La Rivista

EDITORIALE

 

Slanci progettuali

Vecchio e nuovo: ecco il leit-motive di questo terzo numero della rivista, che apre con alcuni saggi sulle infrastrutture portuali. Rispettare le testimonianze significative del passato, cimentarsi in nuove forme e opportunità. Nel porto di Trieste, mentre si studia il potenziamento degli impianti per aumentarne l’efficienza, si analizzano le architetture degli edifici storici, che verranno restaurate con cura. L’antico porto di Genova è stato non solo salvato, ma anche trasformato in una grande piazza aperta al pubblico, con servizi e attrattive di grande richiamo. Al contrario, nel porto di Gioia Tauro il vecchio non c’è, perché la struttura è nata da pochi anni e si è conformata direttamente sulle dimensioni operative delle navi porta-container.

Poi ci sono le aree dismesse (per esempio scali ferroviari, o fabbriche insediate lungo i binari), cancellate dagli interessi economici ma non dal corpo delle città, dove anzi si incancreniscono in un polveroso e tetro abbandono.  Anche in questo caso, come nei porti storici, gli spazi “morti” possono risorgere a nuova vita, come sta succedendo nell’Emilia Romagna. Si impone l’esigenza di un progetto sensato, utile; sarebbe auspicabile un volo alto, per reinventare quegli spazi con un tocco di genialità.

Ci si chiede cosa debba essere conservato e cosa si possa, invece, distruggere per ricostruire. La scelta resta, talvolta, affidata a modesti burocrati, spesso risponde a spinte interessate, se non a vere e proprie operazioni ad alto profitto. Operazioni che nulla hanno a che fare con una valutazione obiettiva e colta di cosa davvero rappresenti degnamente il passato e quindi debba essere salvato.
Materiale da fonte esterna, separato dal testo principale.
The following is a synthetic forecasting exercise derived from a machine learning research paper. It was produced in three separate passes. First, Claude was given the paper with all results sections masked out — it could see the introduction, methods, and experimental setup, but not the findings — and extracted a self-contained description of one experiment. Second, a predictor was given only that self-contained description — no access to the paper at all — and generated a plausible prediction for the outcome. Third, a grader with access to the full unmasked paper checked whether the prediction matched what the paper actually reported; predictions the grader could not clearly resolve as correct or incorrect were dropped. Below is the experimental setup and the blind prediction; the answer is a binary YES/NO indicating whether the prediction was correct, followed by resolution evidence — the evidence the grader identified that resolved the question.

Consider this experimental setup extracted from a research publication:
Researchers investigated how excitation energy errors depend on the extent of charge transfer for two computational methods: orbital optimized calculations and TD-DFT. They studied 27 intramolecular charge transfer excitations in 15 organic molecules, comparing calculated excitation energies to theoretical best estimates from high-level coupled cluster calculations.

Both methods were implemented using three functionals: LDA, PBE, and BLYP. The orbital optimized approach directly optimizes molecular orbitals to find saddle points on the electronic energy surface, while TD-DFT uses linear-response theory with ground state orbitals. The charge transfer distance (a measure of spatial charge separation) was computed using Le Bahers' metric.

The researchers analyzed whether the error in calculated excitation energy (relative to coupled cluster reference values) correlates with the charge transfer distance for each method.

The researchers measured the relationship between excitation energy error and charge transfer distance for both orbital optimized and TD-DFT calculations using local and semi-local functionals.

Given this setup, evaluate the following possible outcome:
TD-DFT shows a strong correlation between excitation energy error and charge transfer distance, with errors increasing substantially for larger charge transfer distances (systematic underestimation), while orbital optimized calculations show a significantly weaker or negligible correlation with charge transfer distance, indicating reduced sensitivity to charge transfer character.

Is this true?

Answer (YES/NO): YES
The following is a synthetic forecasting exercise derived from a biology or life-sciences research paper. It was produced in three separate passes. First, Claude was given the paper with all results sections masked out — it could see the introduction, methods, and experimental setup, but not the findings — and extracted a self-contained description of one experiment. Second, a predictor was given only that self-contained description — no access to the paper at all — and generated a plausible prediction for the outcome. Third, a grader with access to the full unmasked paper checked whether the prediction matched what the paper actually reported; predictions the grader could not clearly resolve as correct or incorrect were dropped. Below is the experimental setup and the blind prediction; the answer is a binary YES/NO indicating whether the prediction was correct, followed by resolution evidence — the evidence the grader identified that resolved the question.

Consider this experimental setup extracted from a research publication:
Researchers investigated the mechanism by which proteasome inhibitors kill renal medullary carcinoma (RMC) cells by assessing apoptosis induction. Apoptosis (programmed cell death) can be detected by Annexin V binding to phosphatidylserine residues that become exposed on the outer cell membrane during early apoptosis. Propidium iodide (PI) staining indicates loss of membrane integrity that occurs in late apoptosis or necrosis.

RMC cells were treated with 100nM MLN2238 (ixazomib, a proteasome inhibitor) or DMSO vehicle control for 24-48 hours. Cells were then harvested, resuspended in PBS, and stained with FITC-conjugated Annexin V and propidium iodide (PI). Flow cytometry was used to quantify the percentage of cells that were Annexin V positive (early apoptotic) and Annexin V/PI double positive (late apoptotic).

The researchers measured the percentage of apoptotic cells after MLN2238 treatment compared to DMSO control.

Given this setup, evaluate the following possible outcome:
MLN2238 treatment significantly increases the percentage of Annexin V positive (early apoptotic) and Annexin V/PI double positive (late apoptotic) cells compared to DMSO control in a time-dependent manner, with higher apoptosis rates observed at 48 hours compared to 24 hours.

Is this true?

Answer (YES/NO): YES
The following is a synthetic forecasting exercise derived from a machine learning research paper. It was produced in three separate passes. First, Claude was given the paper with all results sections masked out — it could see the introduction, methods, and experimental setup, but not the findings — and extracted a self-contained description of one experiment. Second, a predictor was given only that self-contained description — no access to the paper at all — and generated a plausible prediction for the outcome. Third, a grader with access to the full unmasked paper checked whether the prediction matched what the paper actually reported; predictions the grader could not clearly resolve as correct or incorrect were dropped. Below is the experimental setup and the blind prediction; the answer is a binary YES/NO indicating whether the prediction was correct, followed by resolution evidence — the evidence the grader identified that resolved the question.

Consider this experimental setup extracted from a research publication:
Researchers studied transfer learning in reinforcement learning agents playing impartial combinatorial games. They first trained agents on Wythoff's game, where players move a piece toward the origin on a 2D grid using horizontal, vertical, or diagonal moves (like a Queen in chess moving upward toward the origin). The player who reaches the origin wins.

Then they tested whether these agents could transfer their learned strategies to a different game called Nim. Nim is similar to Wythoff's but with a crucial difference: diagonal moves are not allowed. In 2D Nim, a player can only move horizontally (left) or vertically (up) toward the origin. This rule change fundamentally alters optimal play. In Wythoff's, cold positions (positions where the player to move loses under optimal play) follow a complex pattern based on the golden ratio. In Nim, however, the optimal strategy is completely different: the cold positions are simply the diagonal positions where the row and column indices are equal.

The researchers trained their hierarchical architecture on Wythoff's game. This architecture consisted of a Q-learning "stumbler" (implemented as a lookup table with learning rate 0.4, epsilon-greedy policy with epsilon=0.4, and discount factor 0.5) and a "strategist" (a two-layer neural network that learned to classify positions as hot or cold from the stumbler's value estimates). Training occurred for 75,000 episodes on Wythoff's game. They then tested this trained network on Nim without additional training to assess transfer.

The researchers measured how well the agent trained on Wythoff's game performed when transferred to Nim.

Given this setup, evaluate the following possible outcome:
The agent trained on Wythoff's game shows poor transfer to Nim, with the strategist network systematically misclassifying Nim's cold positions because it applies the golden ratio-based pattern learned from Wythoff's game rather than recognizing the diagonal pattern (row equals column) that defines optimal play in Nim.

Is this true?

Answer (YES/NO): NO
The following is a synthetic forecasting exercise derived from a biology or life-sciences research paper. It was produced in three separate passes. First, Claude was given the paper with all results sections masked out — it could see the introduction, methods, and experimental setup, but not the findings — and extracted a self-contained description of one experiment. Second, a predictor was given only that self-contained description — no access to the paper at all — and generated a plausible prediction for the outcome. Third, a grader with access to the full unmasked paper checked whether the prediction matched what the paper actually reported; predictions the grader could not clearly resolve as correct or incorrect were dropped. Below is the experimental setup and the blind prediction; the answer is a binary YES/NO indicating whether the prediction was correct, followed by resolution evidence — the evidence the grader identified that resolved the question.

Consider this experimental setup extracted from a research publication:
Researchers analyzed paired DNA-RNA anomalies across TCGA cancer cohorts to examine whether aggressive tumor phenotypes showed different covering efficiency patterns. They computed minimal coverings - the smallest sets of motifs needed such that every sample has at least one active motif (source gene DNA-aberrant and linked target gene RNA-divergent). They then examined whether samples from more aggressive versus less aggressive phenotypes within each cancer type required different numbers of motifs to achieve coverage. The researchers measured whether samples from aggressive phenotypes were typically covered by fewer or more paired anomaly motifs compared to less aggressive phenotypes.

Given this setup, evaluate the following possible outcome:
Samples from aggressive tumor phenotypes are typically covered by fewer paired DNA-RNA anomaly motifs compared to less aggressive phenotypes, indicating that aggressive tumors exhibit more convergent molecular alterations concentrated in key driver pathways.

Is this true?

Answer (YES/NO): YES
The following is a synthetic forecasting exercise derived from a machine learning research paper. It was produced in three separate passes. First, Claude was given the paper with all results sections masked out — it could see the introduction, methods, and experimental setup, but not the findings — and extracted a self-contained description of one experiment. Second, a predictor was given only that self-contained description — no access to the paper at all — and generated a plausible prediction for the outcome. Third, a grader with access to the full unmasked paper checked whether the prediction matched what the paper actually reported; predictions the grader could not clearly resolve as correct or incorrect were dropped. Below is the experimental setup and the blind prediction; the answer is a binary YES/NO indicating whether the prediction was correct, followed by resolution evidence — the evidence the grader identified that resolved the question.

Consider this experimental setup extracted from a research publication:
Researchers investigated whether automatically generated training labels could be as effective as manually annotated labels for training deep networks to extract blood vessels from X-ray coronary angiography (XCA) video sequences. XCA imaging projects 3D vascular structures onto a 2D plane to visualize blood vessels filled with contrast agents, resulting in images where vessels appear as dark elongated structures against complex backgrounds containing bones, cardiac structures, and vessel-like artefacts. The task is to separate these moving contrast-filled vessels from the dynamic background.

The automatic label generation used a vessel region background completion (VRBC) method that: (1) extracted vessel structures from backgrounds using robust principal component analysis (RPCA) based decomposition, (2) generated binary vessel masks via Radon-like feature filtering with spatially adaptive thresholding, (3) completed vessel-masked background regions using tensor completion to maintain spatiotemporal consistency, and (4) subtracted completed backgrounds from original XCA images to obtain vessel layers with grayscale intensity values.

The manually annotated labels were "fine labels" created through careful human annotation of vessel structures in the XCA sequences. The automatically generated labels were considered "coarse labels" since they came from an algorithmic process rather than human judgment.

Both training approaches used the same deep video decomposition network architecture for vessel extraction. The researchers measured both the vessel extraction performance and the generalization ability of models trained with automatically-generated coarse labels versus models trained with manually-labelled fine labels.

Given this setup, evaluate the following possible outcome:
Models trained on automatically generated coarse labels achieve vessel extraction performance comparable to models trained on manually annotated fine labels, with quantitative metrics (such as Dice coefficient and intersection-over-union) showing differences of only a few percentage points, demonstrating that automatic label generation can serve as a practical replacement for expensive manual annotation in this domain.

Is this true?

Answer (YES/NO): NO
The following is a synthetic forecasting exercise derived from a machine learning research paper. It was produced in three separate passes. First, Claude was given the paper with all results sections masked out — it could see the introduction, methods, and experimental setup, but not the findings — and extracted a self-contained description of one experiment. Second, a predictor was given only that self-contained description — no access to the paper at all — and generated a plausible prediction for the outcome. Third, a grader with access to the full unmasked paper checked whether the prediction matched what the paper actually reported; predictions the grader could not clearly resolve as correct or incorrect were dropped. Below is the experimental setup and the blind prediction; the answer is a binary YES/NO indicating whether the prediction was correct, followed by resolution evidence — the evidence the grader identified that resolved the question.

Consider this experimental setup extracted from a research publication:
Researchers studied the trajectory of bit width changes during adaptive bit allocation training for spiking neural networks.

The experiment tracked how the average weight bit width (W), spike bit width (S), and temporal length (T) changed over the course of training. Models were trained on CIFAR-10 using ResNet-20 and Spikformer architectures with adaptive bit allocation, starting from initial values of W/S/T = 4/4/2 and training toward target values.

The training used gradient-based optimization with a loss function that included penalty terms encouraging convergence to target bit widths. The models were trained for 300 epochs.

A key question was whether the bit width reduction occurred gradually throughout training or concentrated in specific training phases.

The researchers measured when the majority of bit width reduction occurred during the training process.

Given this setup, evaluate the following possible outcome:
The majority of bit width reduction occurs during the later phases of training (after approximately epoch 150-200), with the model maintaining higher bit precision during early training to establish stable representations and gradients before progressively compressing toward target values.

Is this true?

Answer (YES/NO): NO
Anche il nuovo spesso risponde a obiettivi limitati. Per esempio, progettando nuove  infrastrutture di trasporto, ci si limita a calcoli di pura ingegneria, senza slanci creativi. Sono occasioni perdute. Il nostro Paese ha perduto molte di quelle occasioni; altrove, in Europa, hanno potuto operare buoni disegnatori di infrastrutture nel paesaggio. Cercheremo di comprendere le ragioni del nostro ritardo, ma ormai certi edifici sciatti, certi viadotti improvvisati ci sono, e rimangono. Peccato!